1974年、陝西省西安市臨潼県で井戸掘り作業中の地元農民が偶然発見した人馬の埴輪は、のちに全世界を驚嘆させる大発見として後世に名を残すこととなりました。そう、これが巨大な地下宮殿に眠っていた兵馬俑坑が長い歳月を経て再び我々の眼前に威容を現した歴史的瞬間だったのです。

中国初の統一国家を打ち建てた秦・始皇帝の強権ぶりについては多言を要しませんが、始皇帝は永遠の命を得るため、紀元前210年頃、兵馬俑坑の東にある驪山に高さ約76メートルの壮大な生前墓を築造しました。地下宮殿の兵馬俑坑は、70万人もの工夫を36年にわたり酷使して完成した、この始皇帝陵を護衛するために作られたものです。

1974年に発見された1号兵馬俑坑だけでも約500体の武士俑、6輌の戦車を牽引する陶馬24頭が出土しており、その後20年の間に相次いで見つかった2号・3号兵馬俑坑も含めると、全体で推計6000体を超える武士俑と木造戦車40輌が埋蔵されているといわれています。

これら出土俑が世間を驚かせたのは、その膨大な数ばかりが理由ではありません。瞠目(どうもく)すべきは1体1体の精緻さ。当時の軍隊の配列通りに埋められた兵馬俑は、これだけの数がありながら、それぞれ表情・髪型・着衣などがすべて異なっているのです。
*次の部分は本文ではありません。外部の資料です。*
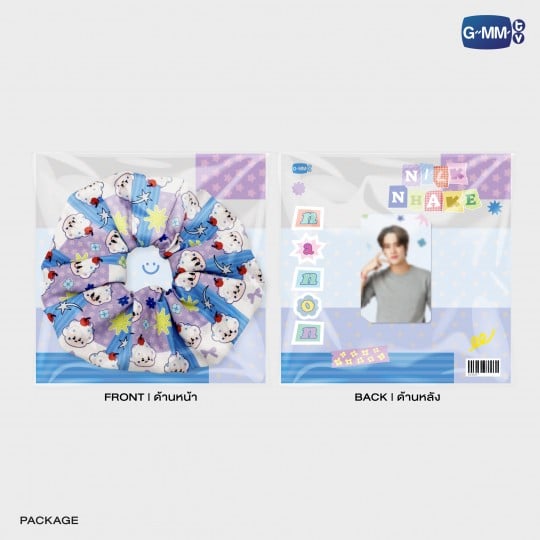 NILKNHAKE HAIR SCRUNCHIE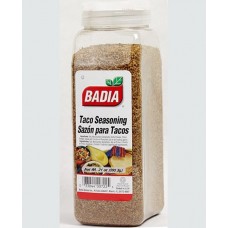 Тако смесь специй в мексиканском стиле Badia® USA Taco Seasoning - 21 oz\ 595,4гр #BA00722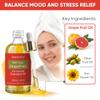 4 oz Grapefruit Essential Oil Organic - 100% Natural - Infused with Olive & Sunflower Oils - Therapeutic Grade Grapefruit Oil for Skin, Hair Care, Aromatherapy & Diffuser view 4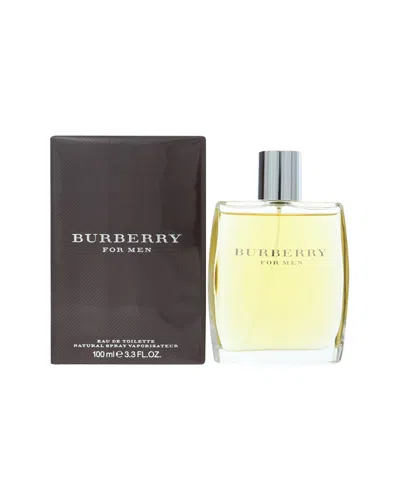 Burberry Men's 3.3oz Edt In Yellow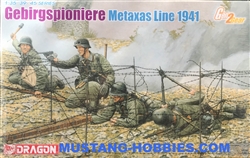DRAGON 1/35 German Mountain Pioneers Metaxas Line 1941 (4)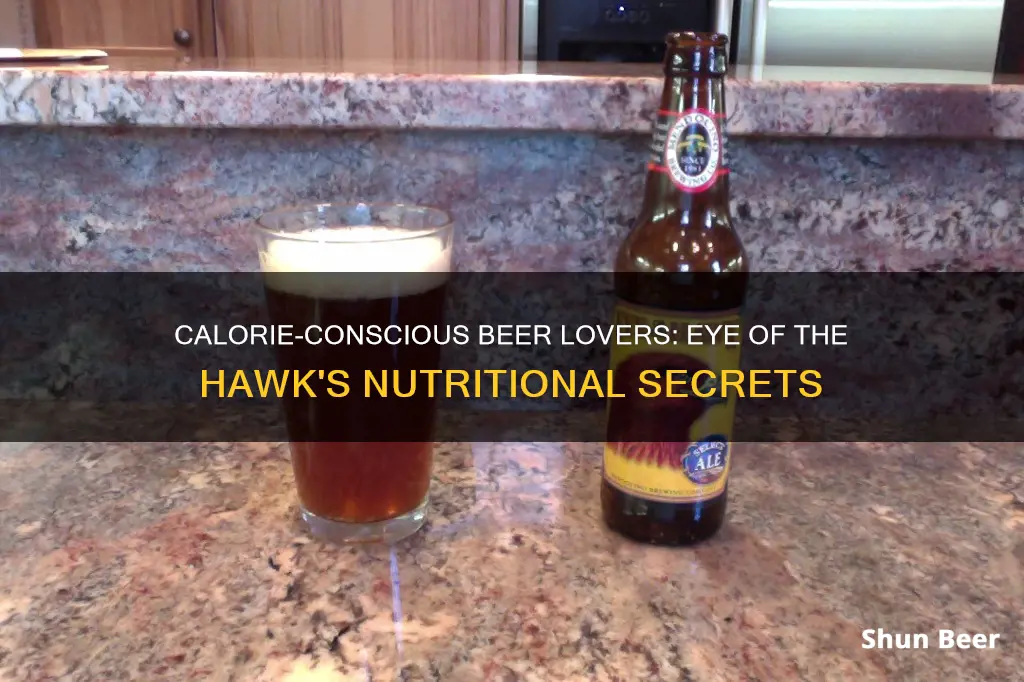 how many calories in eye of the hawk beer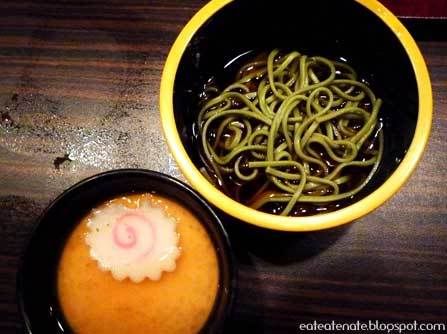 Chawanmushi and Cha Soba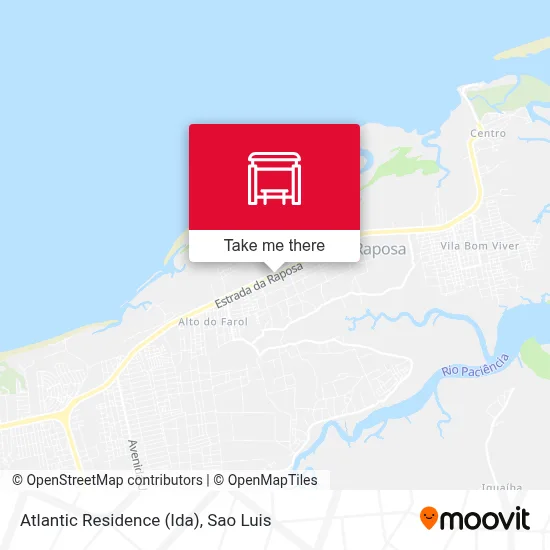 Atlantic Residence (Ida) map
現在、博物館として公開されているドームでは、地下の陳列を見下ろす形となるためスケールを実感しにくいのですが、1体は体長180センチメートルもあり、実際の兵士よりかなり大きく作られています。

あの万里の長城を築かせた始皇帝が夢見た「永遠の権力」の象徴ともいうべき兵馬俑坑――。長城同様、無数の屍の上に完成を見た地下宮殿に並ぶ無言の兵士たちは、いまなお皇帝の呪縛から解き放たれることなのないまま陵墓を守り続けているのかも知れません。

1987年に世界文化遺産に登録された秦始皇帝陵と兵馬俑坑遺跡は、西安からの「東線」日帰りツアーで手軽に訪れることができます。